_DATA FOR THIS EXERCISE_
####
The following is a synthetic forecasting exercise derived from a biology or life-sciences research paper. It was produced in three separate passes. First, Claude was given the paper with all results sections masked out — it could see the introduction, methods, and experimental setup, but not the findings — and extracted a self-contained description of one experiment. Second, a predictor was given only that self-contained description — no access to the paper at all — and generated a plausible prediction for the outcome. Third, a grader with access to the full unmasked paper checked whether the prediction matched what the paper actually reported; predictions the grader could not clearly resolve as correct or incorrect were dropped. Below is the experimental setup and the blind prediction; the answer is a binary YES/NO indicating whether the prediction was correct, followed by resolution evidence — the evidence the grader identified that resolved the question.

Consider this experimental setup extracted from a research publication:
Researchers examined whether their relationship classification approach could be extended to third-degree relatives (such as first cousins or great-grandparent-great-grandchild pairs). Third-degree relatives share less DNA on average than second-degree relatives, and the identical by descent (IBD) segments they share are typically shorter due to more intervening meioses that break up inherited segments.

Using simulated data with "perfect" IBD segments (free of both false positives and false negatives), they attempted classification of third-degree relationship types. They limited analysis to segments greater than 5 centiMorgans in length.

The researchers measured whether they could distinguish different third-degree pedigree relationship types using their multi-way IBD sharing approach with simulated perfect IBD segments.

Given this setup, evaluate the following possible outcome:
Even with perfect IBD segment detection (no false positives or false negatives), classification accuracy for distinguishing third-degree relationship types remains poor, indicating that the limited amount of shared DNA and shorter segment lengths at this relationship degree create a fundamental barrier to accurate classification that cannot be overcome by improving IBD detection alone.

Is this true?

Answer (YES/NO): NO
####
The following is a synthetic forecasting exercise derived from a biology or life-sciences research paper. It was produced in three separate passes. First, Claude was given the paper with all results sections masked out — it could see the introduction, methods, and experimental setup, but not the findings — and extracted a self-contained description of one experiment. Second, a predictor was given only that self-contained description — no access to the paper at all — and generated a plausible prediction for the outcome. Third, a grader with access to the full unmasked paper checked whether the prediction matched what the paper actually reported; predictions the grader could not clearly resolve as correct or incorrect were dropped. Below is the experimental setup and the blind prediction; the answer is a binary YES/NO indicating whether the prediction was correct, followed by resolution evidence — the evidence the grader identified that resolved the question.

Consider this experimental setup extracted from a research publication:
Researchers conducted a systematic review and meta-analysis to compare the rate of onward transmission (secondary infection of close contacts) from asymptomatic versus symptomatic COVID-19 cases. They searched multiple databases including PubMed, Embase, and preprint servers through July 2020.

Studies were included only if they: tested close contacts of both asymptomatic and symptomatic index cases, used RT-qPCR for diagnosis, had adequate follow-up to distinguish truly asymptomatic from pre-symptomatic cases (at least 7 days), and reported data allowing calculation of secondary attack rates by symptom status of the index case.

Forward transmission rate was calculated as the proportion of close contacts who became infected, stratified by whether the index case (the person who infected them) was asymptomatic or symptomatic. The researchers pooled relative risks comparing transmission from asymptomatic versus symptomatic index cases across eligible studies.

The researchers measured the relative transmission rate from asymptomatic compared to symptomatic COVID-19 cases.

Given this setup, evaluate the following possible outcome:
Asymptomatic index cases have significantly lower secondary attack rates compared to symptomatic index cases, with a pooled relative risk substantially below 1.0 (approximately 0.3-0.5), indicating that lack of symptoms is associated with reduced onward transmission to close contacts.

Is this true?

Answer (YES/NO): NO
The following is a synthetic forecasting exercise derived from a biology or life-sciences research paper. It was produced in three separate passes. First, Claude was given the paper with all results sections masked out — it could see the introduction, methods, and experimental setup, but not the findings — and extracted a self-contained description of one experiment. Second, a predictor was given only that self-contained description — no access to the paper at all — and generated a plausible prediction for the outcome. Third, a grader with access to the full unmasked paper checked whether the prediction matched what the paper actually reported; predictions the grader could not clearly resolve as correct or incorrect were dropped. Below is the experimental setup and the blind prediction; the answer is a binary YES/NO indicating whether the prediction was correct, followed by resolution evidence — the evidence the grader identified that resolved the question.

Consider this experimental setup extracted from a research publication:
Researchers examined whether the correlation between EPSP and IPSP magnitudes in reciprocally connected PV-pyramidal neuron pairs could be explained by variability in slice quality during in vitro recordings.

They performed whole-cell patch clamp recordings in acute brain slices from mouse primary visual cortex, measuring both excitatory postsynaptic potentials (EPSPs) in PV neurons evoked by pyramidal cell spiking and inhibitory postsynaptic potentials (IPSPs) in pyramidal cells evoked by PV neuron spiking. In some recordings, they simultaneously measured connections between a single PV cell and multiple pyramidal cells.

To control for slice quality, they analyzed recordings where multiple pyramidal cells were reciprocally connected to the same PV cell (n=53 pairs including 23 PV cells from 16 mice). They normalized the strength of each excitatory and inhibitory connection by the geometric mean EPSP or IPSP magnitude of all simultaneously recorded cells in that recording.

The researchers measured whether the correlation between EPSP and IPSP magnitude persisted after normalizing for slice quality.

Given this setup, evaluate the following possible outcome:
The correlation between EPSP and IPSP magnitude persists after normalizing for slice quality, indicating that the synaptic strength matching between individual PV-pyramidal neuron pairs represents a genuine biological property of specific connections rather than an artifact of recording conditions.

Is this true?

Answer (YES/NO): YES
####
_EXERCISE REQUIREMENTS_
Every line of the material above that has the string "correlation" needs pulling out.

_SOLVED PROBLEM_
Researchers examined whether the correlation between EPSP and IPSP magnitudes in reciprocally connected PV-pyramidal neuron pairs could be explained by variability in slice quality during in vitro recordings.
The researchers measured whether the correlation between EPSP and IPSP magnitude persisted after normalizing for slice quality.
The correlation between EPSP and IPSP magnitude persists after normalizing for slice quality, indicating that the synaptic strength matching between individual PV-pyramidal neuron pairs represents a genuine biological property of specific connections rather than an artifact of recording conditions.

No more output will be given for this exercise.